AIM>
Reproduce every entry that follows word for word, leaving out the pictures.

+--

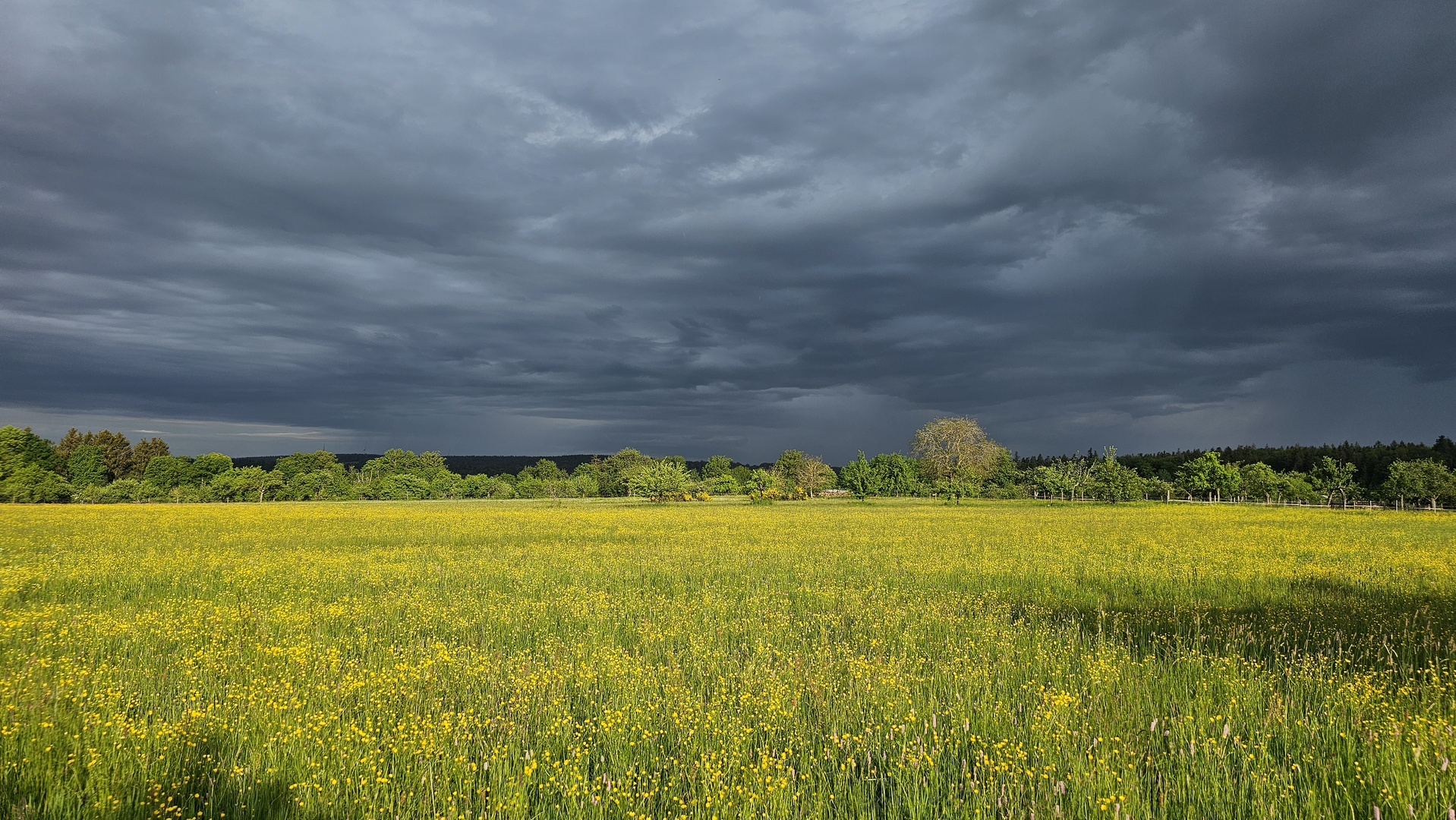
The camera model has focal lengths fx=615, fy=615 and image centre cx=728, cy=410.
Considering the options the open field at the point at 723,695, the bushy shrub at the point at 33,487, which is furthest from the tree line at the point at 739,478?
the open field at the point at 723,695

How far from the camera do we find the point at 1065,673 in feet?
26.6

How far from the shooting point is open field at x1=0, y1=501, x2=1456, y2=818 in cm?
492

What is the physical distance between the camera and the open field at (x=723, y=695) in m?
4.92

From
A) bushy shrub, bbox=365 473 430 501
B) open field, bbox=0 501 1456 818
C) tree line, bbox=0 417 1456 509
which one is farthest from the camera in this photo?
bushy shrub, bbox=365 473 430 501

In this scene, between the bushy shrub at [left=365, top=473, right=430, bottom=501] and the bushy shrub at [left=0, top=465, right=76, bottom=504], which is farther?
the bushy shrub at [left=365, top=473, right=430, bottom=501]

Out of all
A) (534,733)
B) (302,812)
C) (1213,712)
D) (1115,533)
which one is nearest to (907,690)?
(1213,712)

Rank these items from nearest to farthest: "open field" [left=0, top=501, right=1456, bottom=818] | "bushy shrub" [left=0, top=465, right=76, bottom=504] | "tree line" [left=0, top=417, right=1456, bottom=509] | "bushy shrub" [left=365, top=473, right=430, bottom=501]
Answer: "open field" [left=0, top=501, right=1456, bottom=818] < "bushy shrub" [left=0, top=465, right=76, bottom=504] < "tree line" [left=0, top=417, right=1456, bottom=509] < "bushy shrub" [left=365, top=473, right=430, bottom=501]

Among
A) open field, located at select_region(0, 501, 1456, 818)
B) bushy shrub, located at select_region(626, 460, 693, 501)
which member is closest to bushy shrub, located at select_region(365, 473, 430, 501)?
bushy shrub, located at select_region(626, 460, 693, 501)

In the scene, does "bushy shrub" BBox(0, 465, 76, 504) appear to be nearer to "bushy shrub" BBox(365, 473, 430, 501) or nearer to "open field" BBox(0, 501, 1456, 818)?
"bushy shrub" BBox(365, 473, 430, 501)

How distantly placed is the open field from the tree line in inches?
2811

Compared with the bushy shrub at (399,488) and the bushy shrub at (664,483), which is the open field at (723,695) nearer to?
the bushy shrub at (664,483)

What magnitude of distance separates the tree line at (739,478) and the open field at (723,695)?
2811 inches

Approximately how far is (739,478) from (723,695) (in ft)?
502

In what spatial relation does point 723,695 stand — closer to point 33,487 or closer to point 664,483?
point 664,483
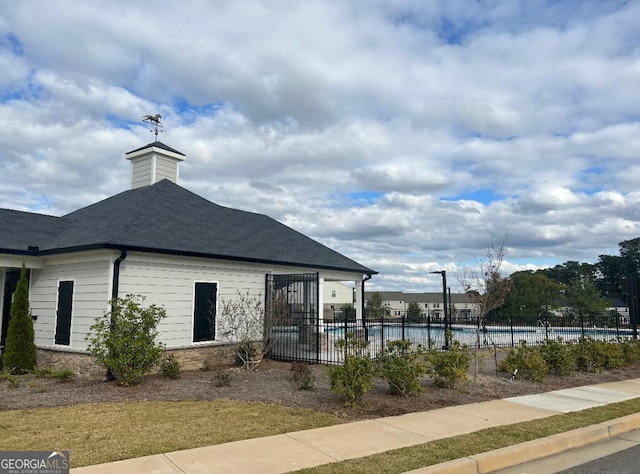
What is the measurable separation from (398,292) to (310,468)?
9915 cm

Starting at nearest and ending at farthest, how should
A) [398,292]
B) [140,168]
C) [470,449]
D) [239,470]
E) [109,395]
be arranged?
[239,470], [470,449], [109,395], [140,168], [398,292]

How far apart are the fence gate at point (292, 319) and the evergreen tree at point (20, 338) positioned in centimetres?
570

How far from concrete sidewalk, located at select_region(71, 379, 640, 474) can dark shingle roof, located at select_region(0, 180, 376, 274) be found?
6.53 m

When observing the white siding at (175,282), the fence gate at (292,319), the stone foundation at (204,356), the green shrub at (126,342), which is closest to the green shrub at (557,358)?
the fence gate at (292,319)

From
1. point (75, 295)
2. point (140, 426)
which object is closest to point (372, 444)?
point (140, 426)

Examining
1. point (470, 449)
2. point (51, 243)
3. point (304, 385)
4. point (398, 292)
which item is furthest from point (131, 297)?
point (398, 292)

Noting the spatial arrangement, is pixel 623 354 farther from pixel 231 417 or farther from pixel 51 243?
pixel 51 243

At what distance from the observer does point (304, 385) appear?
908cm

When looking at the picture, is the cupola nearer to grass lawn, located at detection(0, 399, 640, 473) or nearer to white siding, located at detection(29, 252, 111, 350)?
white siding, located at detection(29, 252, 111, 350)

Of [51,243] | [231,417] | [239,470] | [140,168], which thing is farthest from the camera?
[140,168]

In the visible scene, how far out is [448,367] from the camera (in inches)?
364

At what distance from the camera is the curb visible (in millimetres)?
5035

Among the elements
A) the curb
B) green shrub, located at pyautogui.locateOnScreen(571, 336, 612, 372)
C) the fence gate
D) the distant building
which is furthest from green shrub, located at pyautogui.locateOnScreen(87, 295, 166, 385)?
the distant building

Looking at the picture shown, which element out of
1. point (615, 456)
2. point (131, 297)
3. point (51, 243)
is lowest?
point (615, 456)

+--

THE ANSWER>
The camera model has focal lengths fx=615, fy=615 and image centre cx=728, cy=410.
Considering the options the open field at the point at 723,695, the bushy shrub at the point at 33,487, which is furthest from the tree line at the point at 739,478?
the open field at the point at 723,695

How far from the camera do we find the point at 1065,673 in feet?
26.6

How far from the shooting point is open field at x1=0, y1=501, x2=1456, y2=818 in cm?
492

What is the physical distance between the camera and the open field at (x=723, y=695) in m?
4.92

From
A) bushy shrub, bbox=365 473 430 501
B) open field, bbox=0 501 1456 818
C) tree line, bbox=0 417 1456 509
which one is farthest from the camera in this photo?
bushy shrub, bbox=365 473 430 501

In this scene, between the bushy shrub at [left=365, top=473, right=430, bottom=501] and the bushy shrub at [left=0, top=465, right=76, bottom=504], which is farther?
the bushy shrub at [left=365, top=473, right=430, bottom=501]

Out of all
A) (534,733)
B) (302,812)
C) (1213,712)
D) (1115,533)
which one is nearest to (907,690)?
(1213,712)

Rank these items from nearest to farthest: "open field" [left=0, top=501, right=1456, bottom=818] | "bushy shrub" [left=0, top=465, right=76, bottom=504] | "tree line" [left=0, top=417, right=1456, bottom=509] | "bushy shrub" [left=365, top=473, right=430, bottom=501]
Answer: "open field" [left=0, top=501, right=1456, bottom=818] < "bushy shrub" [left=0, top=465, right=76, bottom=504] < "tree line" [left=0, top=417, right=1456, bottom=509] < "bushy shrub" [left=365, top=473, right=430, bottom=501]

Among
A) open field, located at select_region(0, 501, 1456, 818)
B) bushy shrub, located at select_region(626, 460, 693, 501)
which member is closest to bushy shrub, located at select_region(365, 473, 430, 501)?
bushy shrub, located at select_region(626, 460, 693, 501)

In the scene, does "bushy shrub" BBox(0, 465, 76, 504) appear to be nearer to "bushy shrub" BBox(365, 473, 430, 501) or nearer to "open field" BBox(0, 501, 1456, 818)?
"bushy shrub" BBox(365, 473, 430, 501)

How distantly placed is the open field from the tree line in inches?
2811

Compared with the bushy shrub at (399,488) and the bushy shrub at (664,483), which is the open field at (723,695) nearer to?
the bushy shrub at (664,483)

What magnitude of distance separates the tree line at (739,478) and the open field at (723,695)?
2811 inches

Approximately how far is (739,478) from (723,695) (in ft)?
502

In what spatial relation does point 723,695 stand — closer to point 33,487 or closer to point 664,483?
point 664,483
What is the measurable separation from (398,292) to (310,468)?
9915 cm

Starting at nearest and ending at farthest, how should
A) [398,292]
B) [140,168]
C) [470,449]
D) [239,470]
E) [109,395]
be arranged?
[239,470], [470,449], [109,395], [140,168], [398,292]

How far apart are the fence gate at point (292, 319) and the evergreen tree at point (20, 338) positioned in centimetres?
570

How far from concrete sidewalk, located at select_region(71, 379, 640, 474) can dark shingle roof, located at select_region(0, 180, 376, 274) be found?
6.53 m

When observing the white siding at (175,282), the fence gate at (292,319), the stone foundation at (204,356), the green shrub at (126,342), which is closest to the green shrub at (557,358)?
the fence gate at (292,319)

From
1. point (75, 295)
2. point (140, 426)
which object is closest to point (372, 444)?
point (140, 426)

Examining
1. point (470, 449)
2. point (51, 243)
3. point (304, 385)
4. point (398, 292)
which item is furthest from point (131, 297)?
point (398, 292)

Noting the spatial arrangement, is pixel 623 354 farther from pixel 231 417 or farther from pixel 51 243?
pixel 51 243

At what distance from the observer does point (304, 385) appear?
908cm

When looking at the picture, is the cupola nearer to grass lawn, located at detection(0, 399, 640, 473) or nearer to white siding, located at detection(29, 252, 111, 350)?
white siding, located at detection(29, 252, 111, 350)

Of [51,243] | [231,417] | [239,470] | [140,168], which thing is farthest from the camera?
[140,168]

In the visible scene, how far out is [448,367] from the camera (in inches)?
364

At what distance from the camera is the curb visible (in millimetres)?
5035

Among the elements
A) the curb
B) green shrub, located at pyautogui.locateOnScreen(571, 336, 612, 372)
C) the fence gate
D) the distant building
which is furthest from green shrub, located at pyautogui.locateOnScreen(87, 295, 166, 385)?
the distant building

Looking at the picture shown, which element out of
1. point (615, 456)
2. point (131, 297)
3. point (51, 243)
is lowest?
point (615, 456)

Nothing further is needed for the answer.